▶ **Material supplied**:
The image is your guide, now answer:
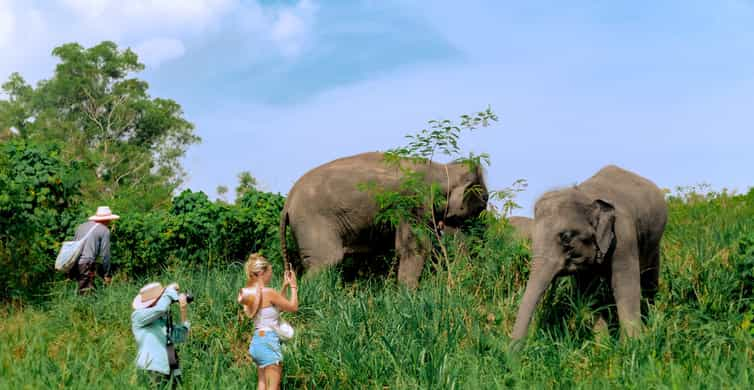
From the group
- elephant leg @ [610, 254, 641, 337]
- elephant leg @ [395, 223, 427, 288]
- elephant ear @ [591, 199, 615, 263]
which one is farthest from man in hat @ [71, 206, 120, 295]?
elephant leg @ [610, 254, 641, 337]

▶ **Written instruction**: Reproduce the lines above verbatim, omitting the picture.

▶ **Answer in full**:
The image is your guide, now answer:
From the group
- elephant leg @ [610, 254, 641, 337]
- elephant leg @ [395, 223, 427, 288]
- elephant ear @ [591, 199, 615, 263]
which one is farthest from man in hat @ [71, 206, 120, 295]?
elephant leg @ [610, 254, 641, 337]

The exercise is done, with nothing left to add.